• Objective 1
Count the lines of the records that contain the string "blue". Give only the number.

• Page extract
Summary Author: Ray Boren

Fed by a bounteous, melting high-country snowpack, the spectacular Yosemite Falls tumble and reflect in the brimming Merced River in a mid-Yosemite Valley photograph, taken on June 1, 2023. In a second image, from the same day, the Lower Yosemite Fall plunges toward the valley floor, generating a persistent mist.

The winter of 2022-2023 was the snowiest ever recorded in Yosemite National Park, with the snowpack at 240 percent of normal on the benchmark date of April 1, and the Merced drainage at 369 percent on June 1, according to the U.S. National Park Service. Repeated winter and spring snows occasionally shut down the park, and flooding rivers and creeks engulfed shoreline trees and swamped trails and boardwalks. Higher elevation traffic routes, such as the Sierra Nevada Range’s Tioga Road and pass, and the park’s rim-top Glacier Point viewpoints, as well as other popular roads and trails, remained closed as the summer season began, due to remaining snow and road damage.

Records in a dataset
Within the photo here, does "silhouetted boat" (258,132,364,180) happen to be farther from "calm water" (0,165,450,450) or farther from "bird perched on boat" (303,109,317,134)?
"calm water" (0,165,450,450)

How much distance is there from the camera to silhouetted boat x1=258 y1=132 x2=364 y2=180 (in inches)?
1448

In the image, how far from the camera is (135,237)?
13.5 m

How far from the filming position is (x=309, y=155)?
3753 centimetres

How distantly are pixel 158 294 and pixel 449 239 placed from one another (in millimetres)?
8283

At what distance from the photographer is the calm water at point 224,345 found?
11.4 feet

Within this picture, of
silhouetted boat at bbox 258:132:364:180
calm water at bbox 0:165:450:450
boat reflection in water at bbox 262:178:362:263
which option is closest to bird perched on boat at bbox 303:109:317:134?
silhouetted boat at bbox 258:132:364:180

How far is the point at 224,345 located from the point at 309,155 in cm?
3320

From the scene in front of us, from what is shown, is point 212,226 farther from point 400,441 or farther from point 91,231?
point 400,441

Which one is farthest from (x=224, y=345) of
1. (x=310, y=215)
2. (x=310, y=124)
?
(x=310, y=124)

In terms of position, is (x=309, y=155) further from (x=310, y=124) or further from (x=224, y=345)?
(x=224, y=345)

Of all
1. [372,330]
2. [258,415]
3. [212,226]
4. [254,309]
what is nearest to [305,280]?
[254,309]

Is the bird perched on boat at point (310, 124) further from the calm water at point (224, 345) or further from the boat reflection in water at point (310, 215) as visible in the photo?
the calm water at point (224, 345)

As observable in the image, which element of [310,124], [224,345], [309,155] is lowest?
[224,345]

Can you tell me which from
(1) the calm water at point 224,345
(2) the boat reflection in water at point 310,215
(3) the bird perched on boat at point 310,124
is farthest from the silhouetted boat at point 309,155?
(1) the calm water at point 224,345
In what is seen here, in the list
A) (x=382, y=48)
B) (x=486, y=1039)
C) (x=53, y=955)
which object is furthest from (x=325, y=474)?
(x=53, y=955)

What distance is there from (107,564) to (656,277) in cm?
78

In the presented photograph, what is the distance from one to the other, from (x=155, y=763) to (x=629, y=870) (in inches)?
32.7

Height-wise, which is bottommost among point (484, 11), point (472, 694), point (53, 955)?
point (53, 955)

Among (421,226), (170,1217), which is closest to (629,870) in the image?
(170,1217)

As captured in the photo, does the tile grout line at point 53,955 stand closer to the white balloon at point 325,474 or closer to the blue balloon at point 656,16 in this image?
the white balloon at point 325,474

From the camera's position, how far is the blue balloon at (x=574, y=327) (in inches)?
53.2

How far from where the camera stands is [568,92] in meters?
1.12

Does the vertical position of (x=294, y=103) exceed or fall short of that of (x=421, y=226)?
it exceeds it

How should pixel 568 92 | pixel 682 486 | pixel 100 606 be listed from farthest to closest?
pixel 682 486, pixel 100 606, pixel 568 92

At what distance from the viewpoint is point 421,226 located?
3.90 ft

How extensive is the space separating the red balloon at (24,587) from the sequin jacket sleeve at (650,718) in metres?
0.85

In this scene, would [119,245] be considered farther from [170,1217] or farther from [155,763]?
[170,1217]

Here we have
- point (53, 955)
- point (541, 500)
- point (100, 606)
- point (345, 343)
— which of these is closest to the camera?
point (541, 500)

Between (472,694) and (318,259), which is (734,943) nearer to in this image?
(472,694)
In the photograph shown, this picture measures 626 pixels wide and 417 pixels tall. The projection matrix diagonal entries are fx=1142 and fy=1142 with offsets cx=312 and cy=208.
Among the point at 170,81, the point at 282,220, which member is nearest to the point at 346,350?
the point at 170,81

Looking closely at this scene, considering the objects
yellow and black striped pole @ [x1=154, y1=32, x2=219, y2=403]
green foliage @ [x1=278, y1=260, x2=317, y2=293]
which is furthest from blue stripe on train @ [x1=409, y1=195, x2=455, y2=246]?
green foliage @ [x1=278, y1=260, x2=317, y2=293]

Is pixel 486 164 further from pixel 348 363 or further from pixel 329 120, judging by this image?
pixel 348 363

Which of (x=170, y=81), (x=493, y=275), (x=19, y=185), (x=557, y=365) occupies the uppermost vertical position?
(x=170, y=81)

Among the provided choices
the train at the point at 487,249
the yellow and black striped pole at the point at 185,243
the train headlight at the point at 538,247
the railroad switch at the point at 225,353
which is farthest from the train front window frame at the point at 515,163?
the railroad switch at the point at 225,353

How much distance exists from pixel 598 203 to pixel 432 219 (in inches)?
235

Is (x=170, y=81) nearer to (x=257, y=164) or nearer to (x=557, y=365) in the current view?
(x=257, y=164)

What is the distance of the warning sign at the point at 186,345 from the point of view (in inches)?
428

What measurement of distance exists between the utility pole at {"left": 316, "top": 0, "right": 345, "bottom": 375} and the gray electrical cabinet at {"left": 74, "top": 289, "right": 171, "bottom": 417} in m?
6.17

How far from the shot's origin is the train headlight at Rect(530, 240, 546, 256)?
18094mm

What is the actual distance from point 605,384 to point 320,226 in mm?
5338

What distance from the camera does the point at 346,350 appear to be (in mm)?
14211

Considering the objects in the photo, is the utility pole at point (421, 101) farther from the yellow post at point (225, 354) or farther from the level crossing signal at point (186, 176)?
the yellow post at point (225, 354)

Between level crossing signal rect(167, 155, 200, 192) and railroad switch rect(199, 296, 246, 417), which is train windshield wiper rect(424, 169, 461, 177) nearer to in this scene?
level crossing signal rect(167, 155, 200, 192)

• Objective 2
Using the Yosemite passage, state whether each of the following agrees with it, answering yes or no and quoting the words that decide it: (a) The park's snowpack stood at 240 percent of normal on April 1. (b) Tioga Road had reopened by the start of the summer season. (c) The Merced drainage measured 369 percent on June 1.

• Solution 1
3

• Solution 2
(a) Yes: "with the snowpack at 240 percent of normal on the benchmark date of April 1"
(b) No: "remained closed as the summer season began"
(c) Yes: "the Merced drainage at 369 percent on June 1"